The last category, telecommuter or teleworker, may differ in some significant respects from the first two, especially in terms of tax, insurance, and even some logistical respects (office hours and availability, e.g.). Often, company sales reps fall into the category of teleworker, as their job description requires them to travel and visit clients the majority of the time. Salespeople in different parts of the country from the home office (their territories) may report to a local or regional sales office, or may in fact consider their home (or even their car) their office. And, in fact, an off-site call center may actually be someone’s home office.

Bugged at Work

Richard here.

For a few years, my home office had been in the finished basement of a split-level house in the suburbs. The desk faced the window, and as I worked, my back was to the rest of the basement. One Sunday afternoon in the summer, I was trying to figure out how some software worked and for a time was in the zone and oblivious to what was going on around me. After a few hours, I caught a glimpse of something out of the corner of my eye: it was a wasp landing on the window. That jolted me back to reality and as I was rolling up a magazine (after trying to find a printing industry trade magazine that was thick enough to actually kill a wasp, which was a challenge), I heard a weird noise from behind. I turned, and saw that the basement was completely aswarm with wasps that had somehow made a nest in the electrical junction box. I grabbed the laptop, ran upstairs, and called Terminix.

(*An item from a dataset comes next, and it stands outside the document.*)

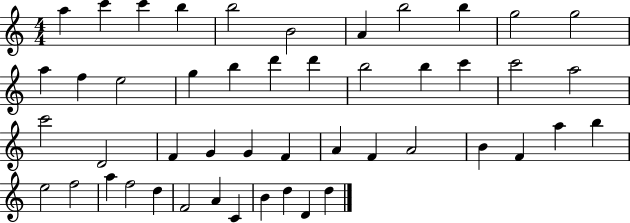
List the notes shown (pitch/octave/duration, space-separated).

A5/q C6/q C6/q B5/q B5/h B4/h A4/q B5/h B5/q G5/h G5/h A5/q F5/q E5/h G5/q B5/q D6/q D6/q B5/h B5/q C6/q C6/h A5/h C6/h D4/h F4/q G4/q G4/q F4/q A4/q F4/q A4/h B4/q F4/q A5/q B5/q E5/h F5/h A5/q F5/h D5/q F4/h A4/q C4/q B4/q D5/q D4/q D5/q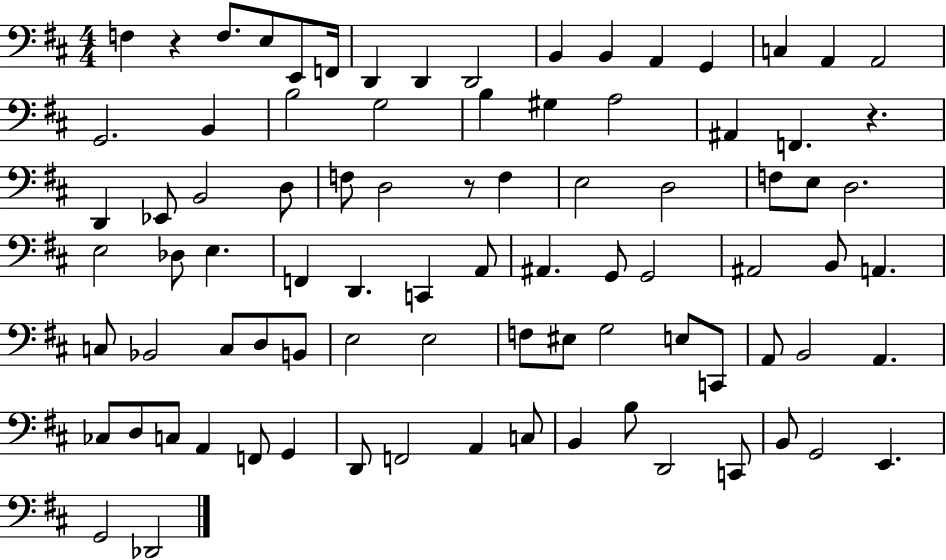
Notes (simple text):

F3/q R/q F3/e. E3/e E2/e F2/s D2/q D2/q D2/h B2/q B2/q A2/q G2/q C3/q A2/q A2/h G2/h. B2/q B3/h G3/h B3/q G#3/q A3/h A#2/q F2/q. R/q. D2/q Eb2/e B2/h D3/e F3/e D3/h R/e F3/q E3/h D3/h F3/e E3/e D3/h. E3/h Db3/e E3/q. F2/q D2/q. C2/q A2/e A#2/q. G2/e G2/h A#2/h B2/e A2/q. C3/e Bb2/h C3/e D3/e B2/e E3/h E3/h F3/e EIS3/e G3/h E3/e C2/e A2/e B2/h A2/q. CES3/e D3/e C3/e A2/q F2/e G2/q D2/e F2/h A2/q C3/e B2/q B3/e D2/h C2/e B2/e G2/h E2/q. G2/h Db2/h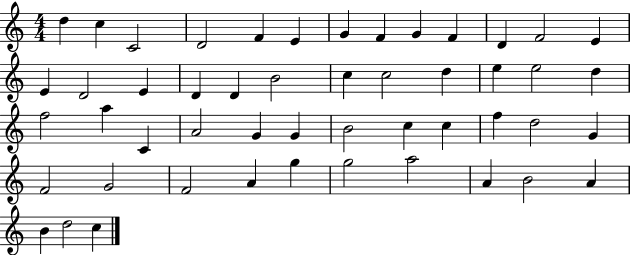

Needless to say, that pretty much killed productivity for the rest of the day. Fortunately, it was a Sunday.

Money Talks

One potential hindrance to working from a home office can be money, or rather the lack of it, especially if your intent is to launch a home-based business rather than just telework. So before launching a home-based business, make sure you can feasibly afford to do so. You may need to take out a small business loan, and/or you may have a spouse or significant other who can help float you along, but you want to make sure that you have enough money to live on until your business becomes sustainable. It is generally advisable to have at least one year’s worth of income in savings before you launch a business. This should be ready cash in an everyday savings or checking account; you do not want to dip into any retirement savings.